**EXERCISE REQUIREMENTS:** Reproduce every record exactly as it appears, but not the pictures.

**DATA EXCERPTS:**
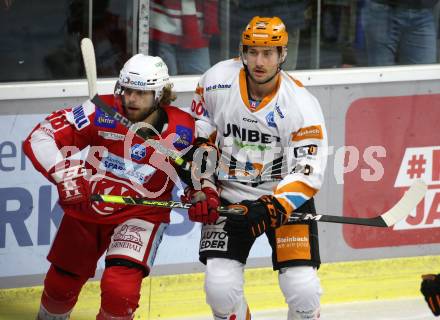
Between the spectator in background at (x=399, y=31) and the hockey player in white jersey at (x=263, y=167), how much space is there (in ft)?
6.70

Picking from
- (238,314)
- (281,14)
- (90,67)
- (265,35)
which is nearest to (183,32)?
(281,14)

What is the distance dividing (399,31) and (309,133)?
2.29 meters

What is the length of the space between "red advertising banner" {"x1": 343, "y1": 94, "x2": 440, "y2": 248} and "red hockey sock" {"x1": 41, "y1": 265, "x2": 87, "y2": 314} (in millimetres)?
2125

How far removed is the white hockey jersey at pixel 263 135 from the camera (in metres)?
5.52

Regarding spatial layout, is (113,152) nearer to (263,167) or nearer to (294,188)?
(263,167)

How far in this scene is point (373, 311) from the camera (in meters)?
6.79

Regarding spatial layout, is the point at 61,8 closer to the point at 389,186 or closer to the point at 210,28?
the point at 210,28

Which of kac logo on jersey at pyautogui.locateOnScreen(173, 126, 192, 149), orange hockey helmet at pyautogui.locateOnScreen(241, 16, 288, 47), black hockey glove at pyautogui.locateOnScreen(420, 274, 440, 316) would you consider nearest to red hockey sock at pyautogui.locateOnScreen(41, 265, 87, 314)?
kac logo on jersey at pyautogui.locateOnScreen(173, 126, 192, 149)

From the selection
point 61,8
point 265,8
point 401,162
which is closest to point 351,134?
point 401,162

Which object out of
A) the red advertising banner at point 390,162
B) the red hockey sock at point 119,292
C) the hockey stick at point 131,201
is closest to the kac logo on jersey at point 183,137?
the hockey stick at point 131,201

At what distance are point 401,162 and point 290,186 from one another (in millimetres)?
2149

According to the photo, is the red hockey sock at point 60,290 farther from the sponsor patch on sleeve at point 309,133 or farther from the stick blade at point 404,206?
the stick blade at point 404,206

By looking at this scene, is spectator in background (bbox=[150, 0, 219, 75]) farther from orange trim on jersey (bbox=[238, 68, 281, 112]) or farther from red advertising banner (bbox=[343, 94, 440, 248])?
orange trim on jersey (bbox=[238, 68, 281, 112])

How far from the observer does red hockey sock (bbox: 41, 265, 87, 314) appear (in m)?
5.78
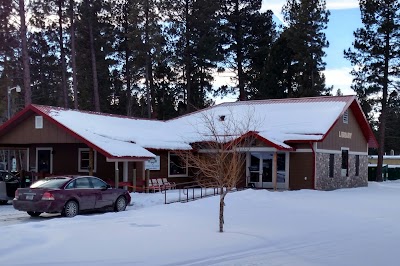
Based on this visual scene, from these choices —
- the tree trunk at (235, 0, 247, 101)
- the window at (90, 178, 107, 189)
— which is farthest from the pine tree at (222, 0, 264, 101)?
the window at (90, 178, 107, 189)

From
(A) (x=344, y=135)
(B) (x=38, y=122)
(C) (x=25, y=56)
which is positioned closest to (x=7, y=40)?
(C) (x=25, y=56)

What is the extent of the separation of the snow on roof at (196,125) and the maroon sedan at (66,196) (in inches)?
164

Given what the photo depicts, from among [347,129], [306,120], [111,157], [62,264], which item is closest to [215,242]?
[62,264]

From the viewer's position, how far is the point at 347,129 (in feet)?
109

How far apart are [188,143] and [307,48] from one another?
21.5 meters

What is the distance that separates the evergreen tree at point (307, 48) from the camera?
47.7m

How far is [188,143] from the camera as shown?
31.0 m

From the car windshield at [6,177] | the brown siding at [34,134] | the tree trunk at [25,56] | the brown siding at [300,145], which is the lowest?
the car windshield at [6,177]

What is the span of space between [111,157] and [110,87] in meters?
31.7

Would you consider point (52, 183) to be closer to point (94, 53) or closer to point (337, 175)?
point (337, 175)

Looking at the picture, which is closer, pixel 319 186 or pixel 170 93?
pixel 319 186

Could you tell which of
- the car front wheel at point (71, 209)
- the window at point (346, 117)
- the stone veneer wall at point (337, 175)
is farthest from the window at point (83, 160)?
the window at point (346, 117)

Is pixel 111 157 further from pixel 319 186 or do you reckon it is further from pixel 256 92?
pixel 256 92

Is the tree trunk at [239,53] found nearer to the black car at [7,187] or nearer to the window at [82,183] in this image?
the black car at [7,187]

**OUTPUT BELOW:**
Between the spectator in background at (x=399, y=31) and the hockey player in white jersey at (x=263, y=167), how much space is there (in ft)?
6.70

Picking from
- (238,314)
- (281,14)
- (90,67)
- (265,35)
which is nearest to (183,32)?
(281,14)

What is the distance dividing (399,31) and (309,133)?
2.29 meters

What is the length of the space between "red advertising banner" {"x1": 343, "y1": 94, "x2": 440, "y2": 248} and "red hockey sock" {"x1": 41, "y1": 265, "x2": 87, "y2": 314} (in millimetres)?
2125

How far removed is the white hockey jersey at pixel 263 135 from the camera (in metres)?
5.52

Regarding spatial layout, is (113,152) nearer to (263,167) or nearer to (294,188)?
(263,167)

How far in this scene is point (373, 311) from the camera (in meters)?
6.79

Regarding spatial layout, is the point at 61,8 closer to the point at 389,186 or closer to the point at 210,28?
the point at 210,28

Which of kac logo on jersey at pyautogui.locateOnScreen(173, 126, 192, 149), orange hockey helmet at pyautogui.locateOnScreen(241, 16, 288, 47), black hockey glove at pyautogui.locateOnScreen(420, 274, 440, 316) would you consider nearest to red hockey sock at pyautogui.locateOnScreen(41, 265, 87, 314)?
kac logo on jersey at pyautogui.locateOnScreen(173, 126, 192, 149)

From the selection
point 61,8
point 265,8
point 401,162
which is closest to point 351,134?
point 401,162

Which object out of
A) the red advertising banner at point 390,162
B) the red hockey sock at point 119,292
C) the hockey stick at point 131,201
is closest to the kac logo on jersey at point 183,137?
the hockey stick at point 131,201

At what distance are point 401,162 and point 290,186 from one another (in millimetres)?
2149

According to the photo, is the red hockey sock at point 60,290 farther from the sponsor patch on sleeve at point 309,133 or farther from the stick blade at point 404,206?
the stick blade at point 404,206

By looking at this scene, is spectator in background (bbox=[150, 0, 219, 75]) farther from orange trim on jersey (bbox=[238, 68, 281, 112]) or farther from red advertising banner (bbox=[343, 94, 440, 248])?
orange trim on jersey (bbox=[238, 68, 281, 112])

How far from the observer does red hockey sock (bbox: 41, 265, 87, 314) appear (in m)?
5.78
Based on this visual scene, from these choices —
- the tree trunk at (235, 0, 247, 101)
- the window at (90, 178, 107, 189)
— which is farthest from the pine tree at (222, 0, 264, 101)?
the window at (90, 178, 107, 189)

From
(A) (x=344, y=135)
(B) (x=38, y=122)
(C) (x=25, y=56)
which is positioned closest to (x=7, y=40)?
(C) (x=25, y=56)

What is the extent of the separation of the snow on roof at (196,125) and the maroon sedan at (66,196) (in inches)?
164

Given what the photo depicts, from among [347,129], [306,120], [111,157], [62,264], which item is closest to [215,242]?
[62,264]

From the viewer's position, how far is the point at 347,129 (in feet)?
109

How far apart are [188,143] and [307,48] from one another?
21.5 meters

What is the distance that separates the evergreen tree at point (307, 48) from the camera?
47.7m

How far is [188,143] from the camera as shown?
31.0 m

From the car windshield at [6,177] | the brown siding at [34,134] | the tree trunk at [25,56] | the brown siding at [300,145], which is the lowest?
the car windshield at [6,177]

What is the span of space between [111,157] and [110,87] in meters?
31.7

Would you consider point (52, 183) to be closer to point (94, 53) or closer to point (337, 175)?
point (337, 175)

Looking at the picture, which is closer, pixel 319 186 or pixel 170 93?
pixel 319 186

Could you tell which of
- the car front wheel at point (71, 209)
- the window at point (346, 117)
- the stone veneer wall at point (337, 175)
is farthest from the window at point (83, 160)?
the window at point (346, 117)

Is pixel 111 157 further from pixel 319 186 or do you reckon it is further from pixel 256 92?
pixel 256 92

Is the tree trunk at [239,53] found nearer to the black car at [7,187] or nearer to the window at [82,183] in this image?
the black car at [7,187]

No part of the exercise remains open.